TOLEDO, Ohio — When 13-year-old Maurice Purifie was found dead in the middle of Horace Street in central Toledo on June 15, 1998, detectives had no clues about who killed him.
There was no DNA. There were no witnesses, no obvious motive.
When a CrimeStoppers tip identified Travis Slaughter as a suspect, police quickly scooped him up and grilled him for close to six hours. Two dozen times Slaughter denied knowing anything about the crime, but he eventually broke and admitted to being at the scene.
With that admission, he might as well have pulled the trigger. He was going to be charged with the crime, and, he later told 11 Investigates, he was going to take Karl Willis and Wayne Braddy with him. The men had insulted him, and he wanted payback, he said in a TV interview.
In January, 2000, the men were convicted, based solely on the testimony of Slaughter.
On the stand, Slaughter said he offered the men $200 apiece to help him rough up the young teen because of a drug debt. When Maurice mouthed off, Slaughter said, the men took turns shooting him.
Slaughter said he never paid Braddy or Willis for killing a young kid - a teen who nobody has ever been able to prove that Braddy or Willis even knew. And those two men later admitted to 11 Investigates - and Slaughter confirmed - that they ended a friendship with Slaughter over clothes he had stolen. It seems hard to imagine that they would then let the $400 slide for killing a child - a crime that could take away their freedom. And when asked about that, both men told 11 Investigates it makes little sense because they had nothing to do with the crime.
The conviction was so unexpected that lead detective Bart Beavers sent a letter to the office of Prosecutor Julia Bates, commending her team for accomplishing the "unthinkable."
"You shouldn't be trying individuals based upon that low of evidence," says Michael Heavey, a retired Washington state judge. "You've got to recognize that it's the late '90s. It's a brutal crime that the community would love to see get solved. And they're under pressure, so unfair things happen. Unfortunately, they happened to two innocent men."
After being appointed to the King County Superior Court in 2000, Judge Heavey retired in 2013 and co-founded Judges for Justice with Judge Peter Deegan (Ret.) of Michigan. His group gets involved in cases where it feels that a wrongful conviction has taken place. The Wayne Braddy and Karl Willis conviction is such a case.
He has studied much of the evidence and videos from 11 Investigates' 2019 investigation, "Guilty without Proof," and is convinced that the men are innocent and Slaughter was coerced into a confession.
"If this case were a stolen, brand new Ford Taurus - from the Ford dealer - and Travis Slaughter said, 'Karl Willis and Wayne Bradley, Jr, did it,' It wouldn't even have gotten by the grand jury," Heavey says. "But because it is a brutal crime, eventually, jurors lower their threshold of what is proved beyond a reasonable doubt. Everything about it tells me it's a wrongful conviction."
Braddy and Willis have filed a motion for a new trial, based on a series of stories by 11 Investigates, including an interview with Slaughter in which he recanted his accusation against the men.

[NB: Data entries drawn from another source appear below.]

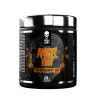 Skull Labs Angel Dust (270 g, Dragon Fruit)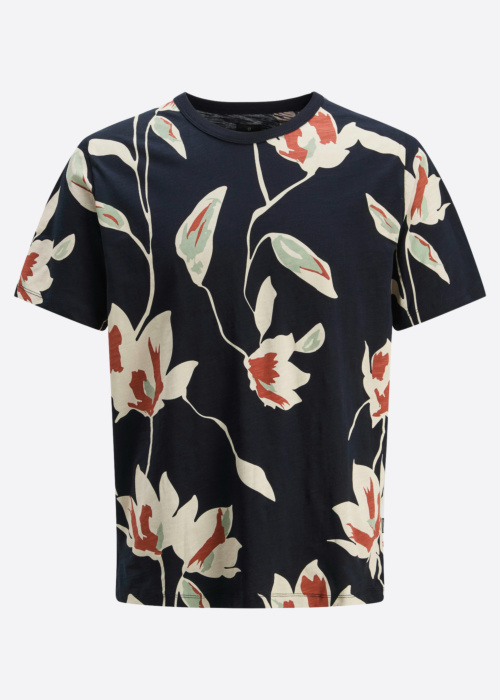 Jack & Jones marškinėliai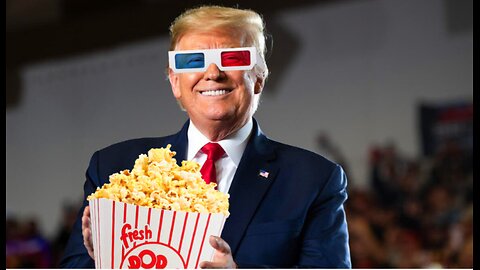 Juan Osavin Critical Update 11-4-2025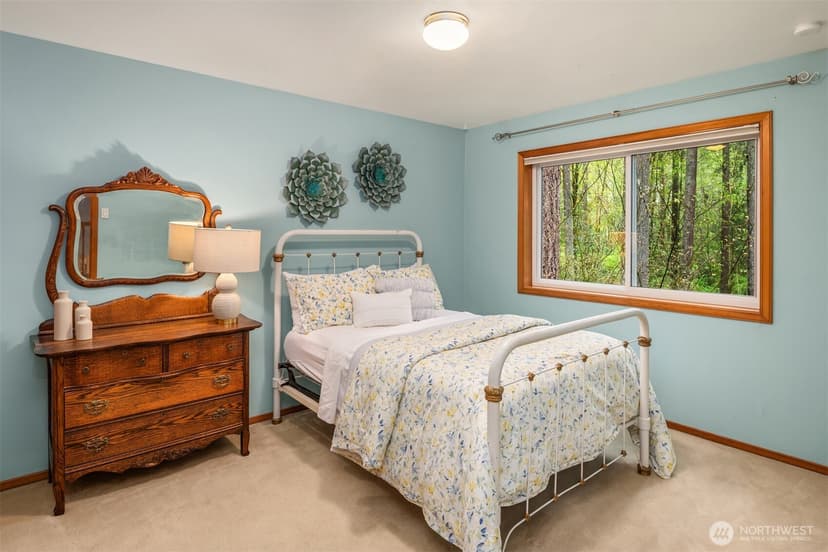 Property photo for 17220 NE 152nd Street, Woodinville photo 27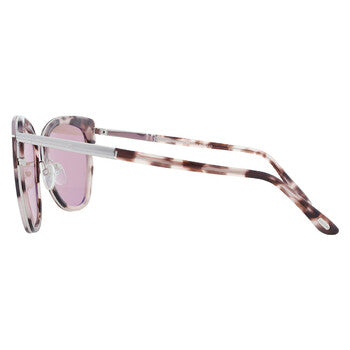 Tom Ford Tom Ford FT0717 55G 57 Sunglasses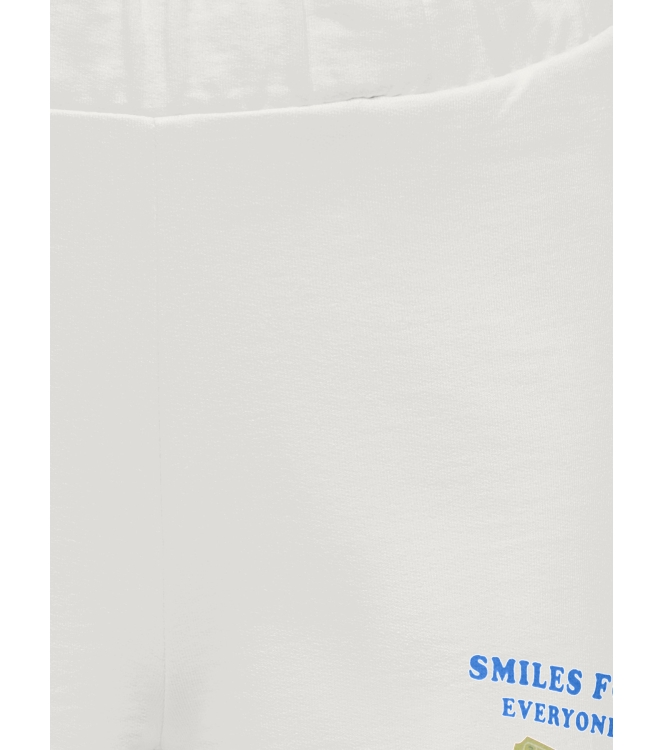 kids only 15375048 Ecru ivoor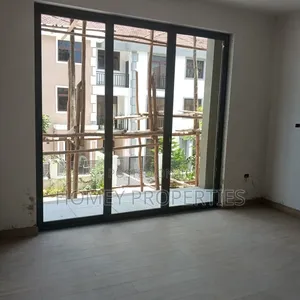 Furnished 2bdrm Apartment in Altra Real Estate, Bole for sale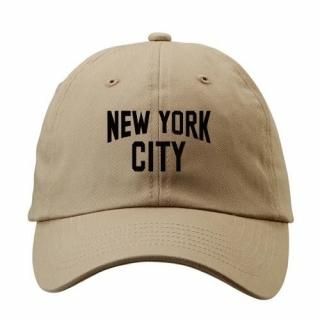 John Lennon New York City Baseball Cap (4 colors)<img class='new_mark_img2' src='https://img.shop-pro.jp/img/new/icons6.gif' style='border:none;display:inline;margin:0px;padding:0px;width:auto;' />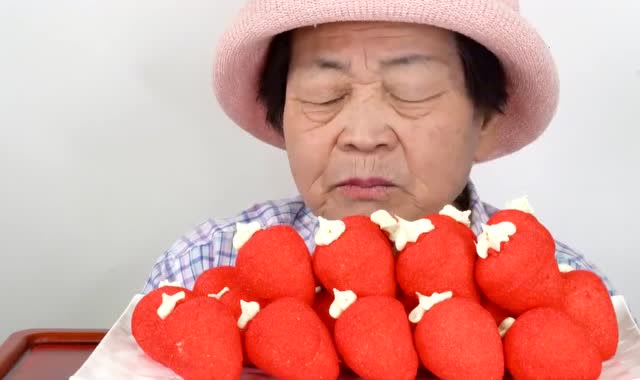 无味是清欢 第29页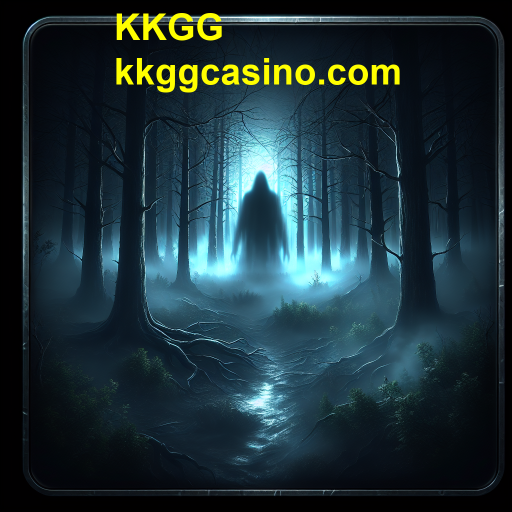 A Evolução dos Jogos de Terror: Uma Experiência Imersiva e Aterrorizante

Lucas County Common Pleas Judge Gary Cook recently gave the motion a green light, meaning that Bates' office will get a chance to respond and then Braddy and Willis' team will respond to her response. Judge Cook will then hold a hearing to decide if there is a reason to order a new trial.
At this point, Slaughter is cooperating with the Ohio Innocence Project. Jury foreman Jon Crye has gone on camera to say that he now believes the men deserve a new trial. In a recent email to 11 Investigates, he said: "Please wish these gentlemen the best of luck. I really wish I knew then what I know now and am sorry that things turned out how they did."
FULL VIDEO COVERAGE: GUILTY WITHOUT PROOF
There is no evidence - or witness - that now points to the men's guilt. Despite this, Bates' office filed for an extension in submitting its response. She now has until Sept. 30.
"It is the opinion of Judges for Justice that Braddy and Willis are innocent. They were wrongfully convicted."
Last Friday, Judges for Justice sent her a letter that read: "It is the opinion of Judges for Justice that Braddy and Willis are innocent. They were wrongfully convicted." It asks her to remedy the situation.
The American Bar Association's Rule 3.8: Special Responsibilities of a Prosecutor reads, in part, that a prosecutor shall "undertake further investigation, or make reasonable efforts to cause an investigation, to determine whether the defendant was convicted of an offense that the defendant did not commit."
And then, "When a prosecutor knows of clear and convincing evidence establishing that a defendant in the prosecutor’s jurisdiction was convicted of an offense that the defendant did not commit, the prosecutor shall seek to remedy the conviction."
Bates' office has not talked to 11 Investigates about this case since the airing of "Guilty without Proof," so there is no way to know if she has investigated in any way.
"Prosecutor Julia Bates has an outstanding reputation," Heavey says. She appears to be of the highest integrity. I hope that she can come around and listen. There's very little evidence to support this, In fact, there is no evidence at this point."